When divorcing couples fight over assets, kids barter bubble gum for rubber band bracelets, and prostitutes haggle Johns over the price of a BJ, they are all unwittingly exemplifying Karl Marx's "commodity fetishism," or when human social relations are expressed as, mediated by, and transformed into objectified relationships between things.
Mark Boulos, an artist who has studied and worked in Holland, England, Syria, Canada, and beyond, took commodity fetishism and translated it into All That Is Solid Melts Into Air, a film exhibit newly acquired by the Miami Art Museum (MAM).
The work, whose title is derived from Marx's Communist Manifesto, consists of two films played simultaneously on opposing walls. One shows traders at the Chicago Mercantile Exchange, the largest commodities exchange in the world, speculating on oil futures. The other shows images of militants from the Movement for the Emancipation of the Niger Delta (MEND), who have declared "total war" on foreign oil companies that extract and export oil from their territory.
Though the subjects appear opposite, the intention is that the viewer notices similarity in the way that each is in its own way removed from oil as a material and instead treats it as a concept, says Peter Boswell, assistant director for programs at the MAM.
The Chicago Mercantile Exchange from Boulos' film, All That Is Solid Melts Into Air
A still from Bolous' work, filmed at the Niger Delta
"They live in abject poverty and are fighting to gain control of the oil that comes from their land -- or at least increase the benefits that come to them. The commodity traders in Chicago are also removed from oil as a material. They are dealing in oil futures --- pure speculation ... They are different, yet similar, and what binds them together is the oil."

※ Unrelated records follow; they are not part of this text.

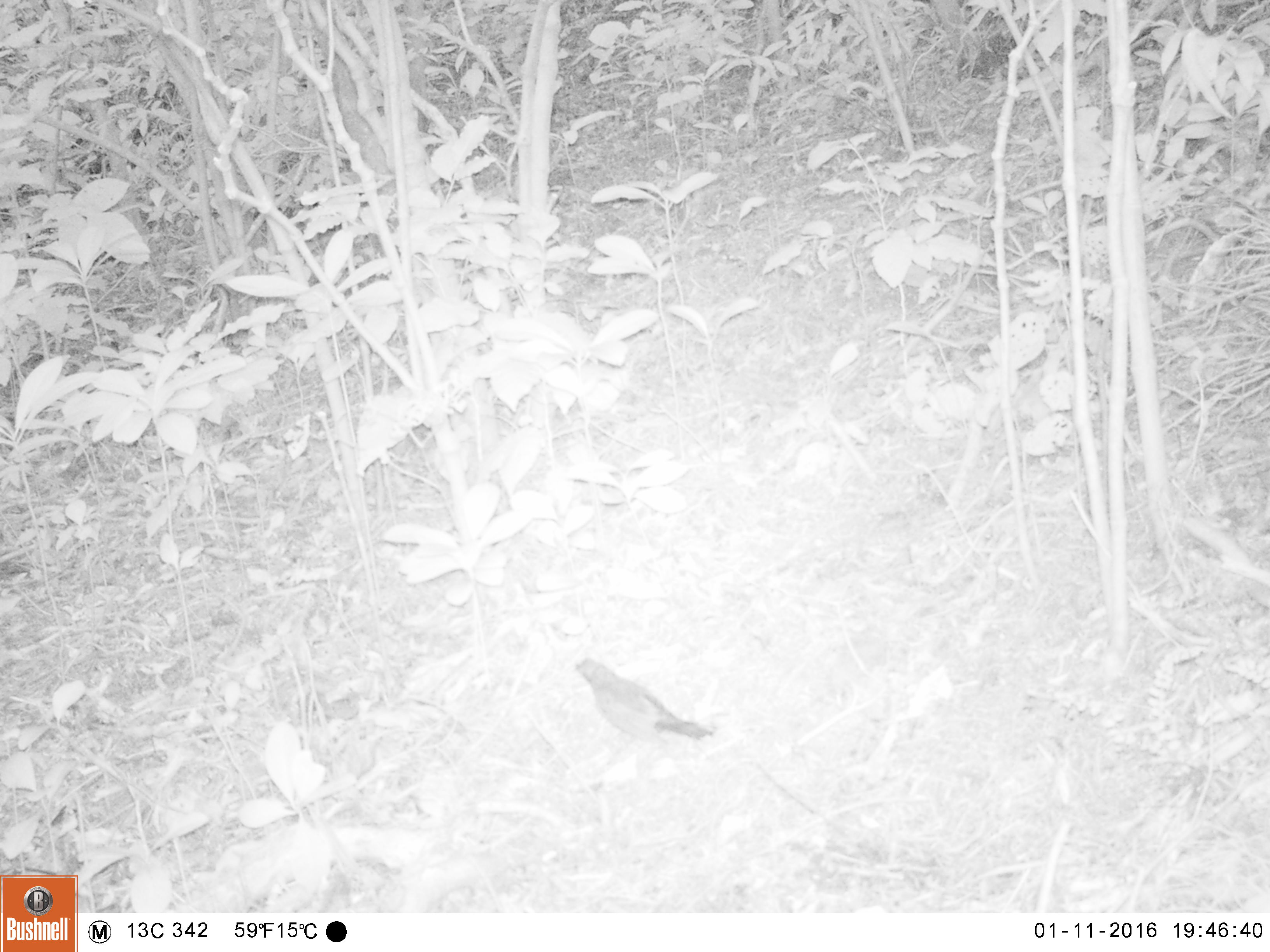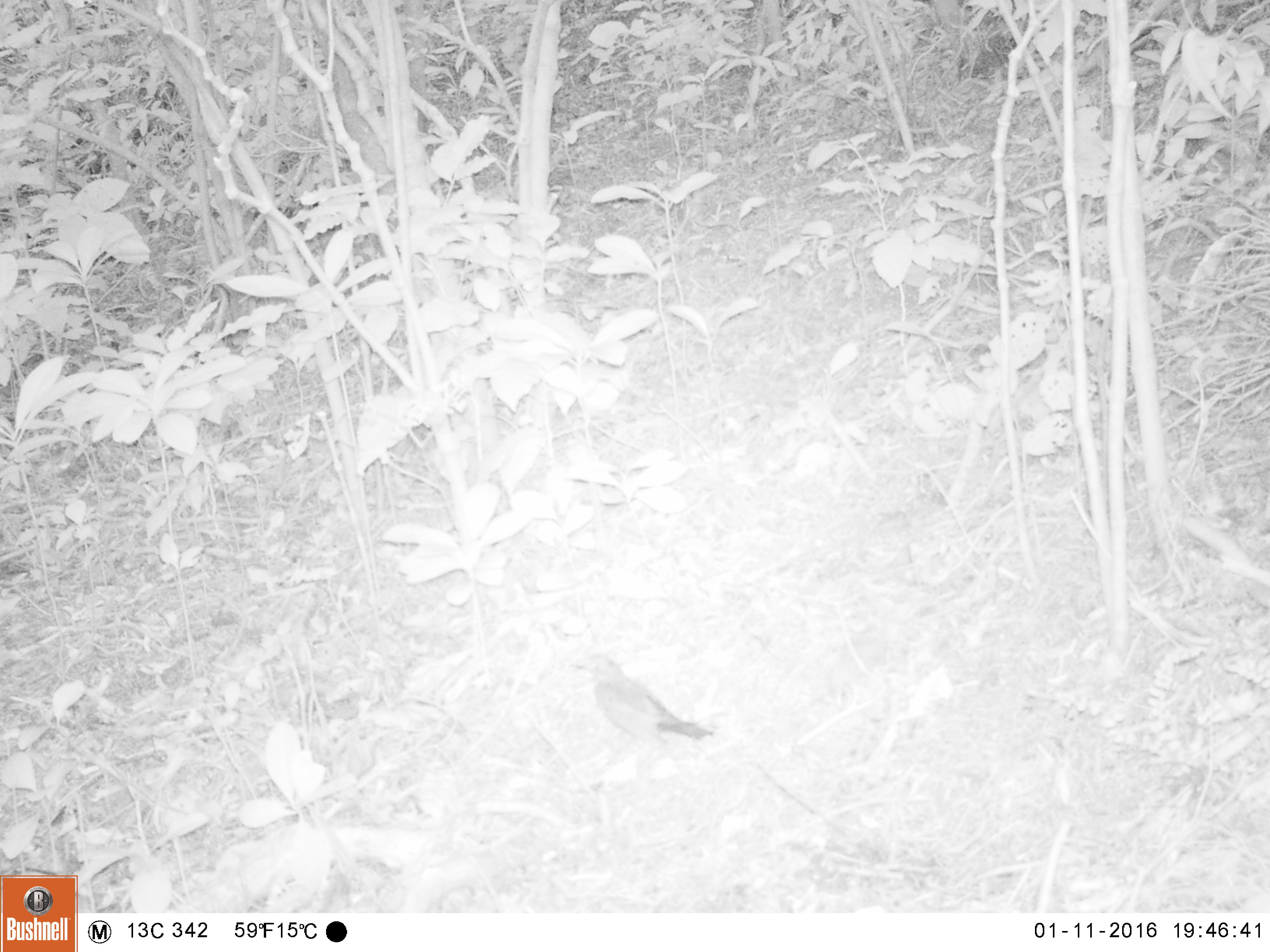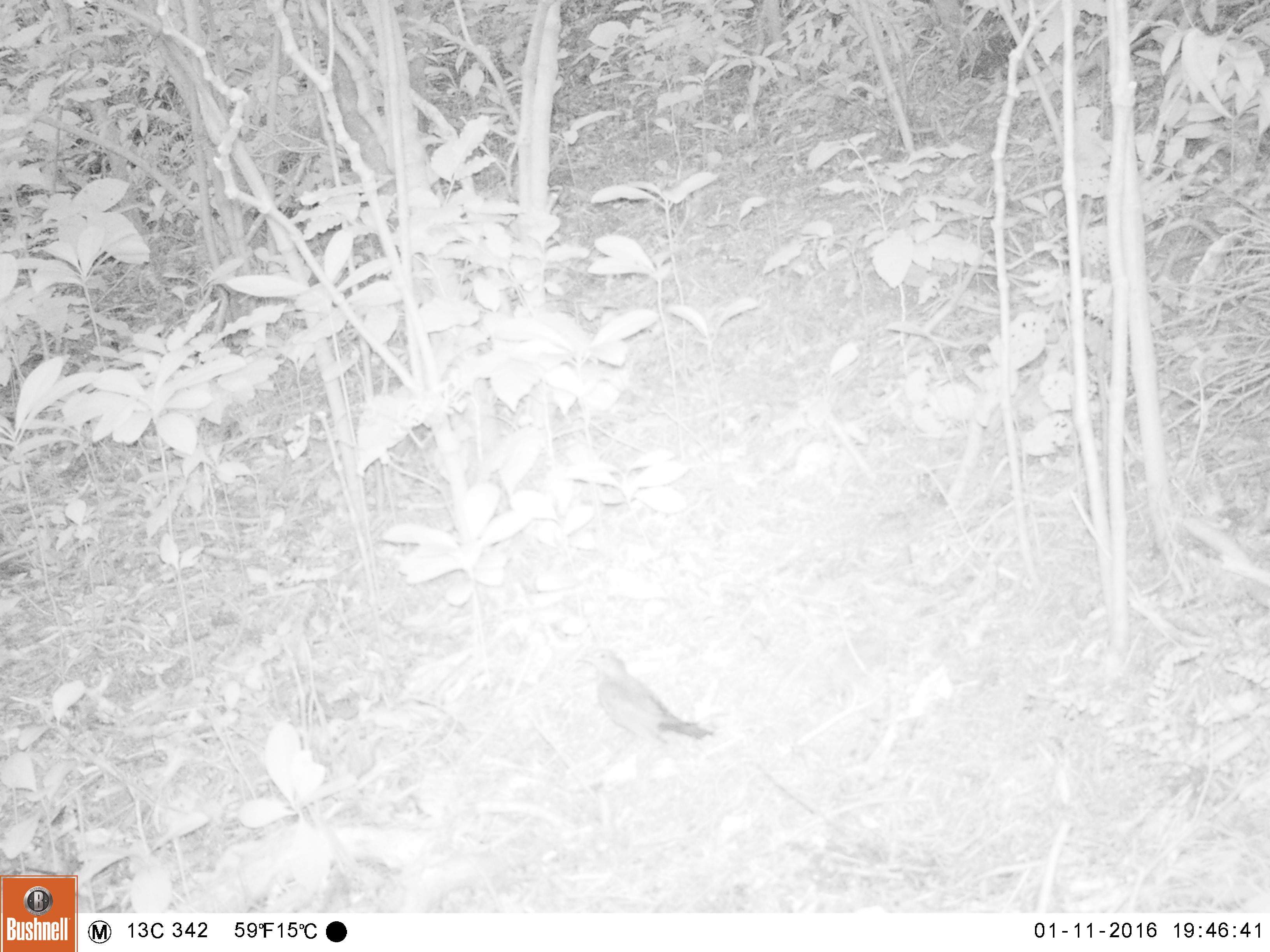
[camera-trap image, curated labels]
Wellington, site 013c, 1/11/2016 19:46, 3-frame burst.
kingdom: Animalia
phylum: Chordata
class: Aves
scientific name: Aves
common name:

"And so I'm trying to develop an anti-journalistic documentary... I'm starting from a philosophical point that isn't empiricist, but instead phenomenological, and with phenomenology we have this idea that we don't have access to the world as it exists, and instead phenomena are pieced together in our imaginations. We perceive a bunch of different things, and then we make sense of it in our brains. And I tried to show that in the film by taking a bunch of different phenomena and compositing them into something that looks real, and then pulling it apart to show that it's a construction."